REQUIRED TASKS ->
1. List every place where the brackishwater frog profile says these frogs are common.
2. Rewrite the brackishwater frog profile starting at "Vertebrate - Amphibian" and ending at "have dark bars.", with "stocky" changed to "sturdy".
3. Extend the brackishwater frog profile past its final sentence.

DOCUMENT SECTION ->
Rana cancrivora Gravenhorst

Vertebrate - Amphibian


Brackishwater Frog; Palakang Palayan; Palakang Bukid
Least Concern (IUCN)

Brackishwater frogs are heavily muscled amphibians with stocky bodies and short legs. A mature brackishwater frog measures 46 to 88 mm from tip of the mouth to anus. It has irregular longitudinal fold of skin at the back. Distinct supratympanic fold is present. Tips of fingers are not flat but somewhat pointed. Webs on feet are deeply excised between toes and a thin flap of skin on outer side of the fifth toe is present. When alive, these frogs are gray or brown in color with irregular-shaped darker marks. A pair of black spots on the sides of the throat that do not meet in the middle is also present. They have white or cream mottling on the lower part of the body. The legs have dark crossbars with white or cream color below. Lips have dark bars.

Brackishwater frogs are common in ricefields in the lowlands, ditches, ponds, and mangrove swamps. Being an amphibian, they can tolerate saline water and brackish water. They feed on insects, crabs, and other invertebrates. They breed in freshwater ponds and spawn during February or March to September (rainy season).

DATA FOR REVIEW ->
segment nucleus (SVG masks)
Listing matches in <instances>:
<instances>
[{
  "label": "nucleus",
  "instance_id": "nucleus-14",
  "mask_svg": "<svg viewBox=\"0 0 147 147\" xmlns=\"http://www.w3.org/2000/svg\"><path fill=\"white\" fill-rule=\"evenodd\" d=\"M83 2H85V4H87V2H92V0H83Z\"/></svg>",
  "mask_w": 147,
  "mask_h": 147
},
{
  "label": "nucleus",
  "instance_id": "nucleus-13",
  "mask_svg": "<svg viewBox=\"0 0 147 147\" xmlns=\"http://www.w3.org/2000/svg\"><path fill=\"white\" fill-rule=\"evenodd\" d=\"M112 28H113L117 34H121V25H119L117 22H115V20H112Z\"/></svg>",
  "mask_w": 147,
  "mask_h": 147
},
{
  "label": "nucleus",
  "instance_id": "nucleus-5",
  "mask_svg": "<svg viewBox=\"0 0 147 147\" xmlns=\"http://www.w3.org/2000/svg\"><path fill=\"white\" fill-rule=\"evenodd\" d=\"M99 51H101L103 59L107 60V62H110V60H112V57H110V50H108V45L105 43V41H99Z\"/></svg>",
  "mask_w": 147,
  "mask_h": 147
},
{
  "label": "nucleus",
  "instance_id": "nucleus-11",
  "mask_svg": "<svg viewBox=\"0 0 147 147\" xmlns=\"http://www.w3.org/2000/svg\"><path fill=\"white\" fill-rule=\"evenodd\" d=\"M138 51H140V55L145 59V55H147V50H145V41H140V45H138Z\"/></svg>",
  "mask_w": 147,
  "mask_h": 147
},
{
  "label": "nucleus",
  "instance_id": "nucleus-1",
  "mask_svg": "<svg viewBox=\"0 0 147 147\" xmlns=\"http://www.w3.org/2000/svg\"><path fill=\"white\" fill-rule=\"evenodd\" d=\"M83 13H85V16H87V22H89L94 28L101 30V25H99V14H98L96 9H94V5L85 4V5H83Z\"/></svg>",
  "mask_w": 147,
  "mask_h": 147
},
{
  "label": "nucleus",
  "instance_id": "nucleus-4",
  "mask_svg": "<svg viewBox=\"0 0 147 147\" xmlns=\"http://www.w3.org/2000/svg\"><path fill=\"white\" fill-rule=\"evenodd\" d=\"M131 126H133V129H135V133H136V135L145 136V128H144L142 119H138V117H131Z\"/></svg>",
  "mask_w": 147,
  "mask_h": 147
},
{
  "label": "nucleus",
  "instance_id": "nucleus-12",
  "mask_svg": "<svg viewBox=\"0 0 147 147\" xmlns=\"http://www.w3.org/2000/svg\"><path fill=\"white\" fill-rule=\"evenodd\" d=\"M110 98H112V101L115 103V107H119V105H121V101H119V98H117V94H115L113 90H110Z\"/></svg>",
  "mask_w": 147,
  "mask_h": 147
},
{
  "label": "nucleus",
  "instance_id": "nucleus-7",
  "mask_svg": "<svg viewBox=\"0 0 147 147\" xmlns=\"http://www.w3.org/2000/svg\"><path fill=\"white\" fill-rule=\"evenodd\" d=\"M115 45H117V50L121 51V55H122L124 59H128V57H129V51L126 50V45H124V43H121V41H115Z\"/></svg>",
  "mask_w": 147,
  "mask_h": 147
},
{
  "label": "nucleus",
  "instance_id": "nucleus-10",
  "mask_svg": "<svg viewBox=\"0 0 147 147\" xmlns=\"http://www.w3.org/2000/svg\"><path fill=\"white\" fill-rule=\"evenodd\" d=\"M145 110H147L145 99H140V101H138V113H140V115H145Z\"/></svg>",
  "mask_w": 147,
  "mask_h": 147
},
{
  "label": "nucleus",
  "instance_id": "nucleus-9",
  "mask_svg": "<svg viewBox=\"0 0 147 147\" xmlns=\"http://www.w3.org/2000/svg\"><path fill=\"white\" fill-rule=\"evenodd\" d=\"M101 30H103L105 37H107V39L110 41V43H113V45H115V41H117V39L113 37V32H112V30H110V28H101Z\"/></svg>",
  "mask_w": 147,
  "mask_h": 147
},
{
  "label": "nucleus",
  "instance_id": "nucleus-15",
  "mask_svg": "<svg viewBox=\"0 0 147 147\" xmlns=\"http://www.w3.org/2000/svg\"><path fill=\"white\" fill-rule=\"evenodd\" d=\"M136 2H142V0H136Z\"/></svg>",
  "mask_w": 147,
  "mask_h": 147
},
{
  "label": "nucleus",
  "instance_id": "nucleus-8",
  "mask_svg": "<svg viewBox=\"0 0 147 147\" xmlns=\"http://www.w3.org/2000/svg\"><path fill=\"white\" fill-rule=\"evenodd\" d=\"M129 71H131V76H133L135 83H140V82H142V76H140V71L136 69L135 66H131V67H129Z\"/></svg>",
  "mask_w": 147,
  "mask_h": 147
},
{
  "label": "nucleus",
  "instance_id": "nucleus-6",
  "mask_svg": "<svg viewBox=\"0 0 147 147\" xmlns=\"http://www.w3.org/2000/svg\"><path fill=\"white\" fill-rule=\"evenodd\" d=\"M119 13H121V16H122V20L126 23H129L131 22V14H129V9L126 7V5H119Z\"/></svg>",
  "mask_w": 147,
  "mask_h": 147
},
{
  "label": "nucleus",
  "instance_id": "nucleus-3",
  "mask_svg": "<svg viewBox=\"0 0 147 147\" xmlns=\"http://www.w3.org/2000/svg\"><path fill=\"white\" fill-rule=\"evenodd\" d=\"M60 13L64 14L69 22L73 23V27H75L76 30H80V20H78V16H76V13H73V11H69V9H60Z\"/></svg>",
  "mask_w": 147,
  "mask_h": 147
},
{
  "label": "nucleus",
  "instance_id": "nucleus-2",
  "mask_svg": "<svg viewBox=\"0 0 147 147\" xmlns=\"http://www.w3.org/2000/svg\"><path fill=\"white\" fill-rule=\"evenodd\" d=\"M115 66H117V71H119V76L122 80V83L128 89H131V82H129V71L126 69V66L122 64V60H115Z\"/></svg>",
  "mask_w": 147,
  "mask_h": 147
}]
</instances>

OUTPUTS FOR THE TASKS ->
1. ricefields in the lowlands, ditches, ponds, mangrove swamps

2.
Vertebrate - Amphibian


Brackishwater Frog; Palakang Palayan; Palakang Bukid
Least Concern (IUCN)

Brackishwater frogs are heavily muscled amphibians with sturdy bodies and short legs. A mature brackishwater frog measures 46 to 88 mm from tip of the mouth to anus. It has irregular longitudinal fold of skin at the back. Distinct supratympanic fold is present. Tips of fingers are not flat but somewhat pointed. Webs on feet are deeply excised between toes and a thin flap of skin on outer side of the fifth toe is present. When alive, these frogs are gray or brown in color with irregular-shaped darker marks. A pair of black spots on the sides of the throat that do not meet in the middle is also present. They have white or cream mottling on the lower part of the body. The legs have dark crossbars with white or cream color below. Lips have dark bars.

3.
Brackishwater frogs are common and are found all over the Philippines near sea level. They are economically significant especially in the provinces where food commodity is of great value to local populace. Its meat is sought specially in Northern Luzon market places. They help farmers by eating loads of insects that are pests to crops and humans. They also serve as food for other animals such as snakes and birds. Children often see them in vicinities where there is pool of water - canals in grassland areas or farmland around Manila such as Laguna, Cavite, Novaliches and Bulacan. They are usually chanced upon during nighttime with the aid of flashlight.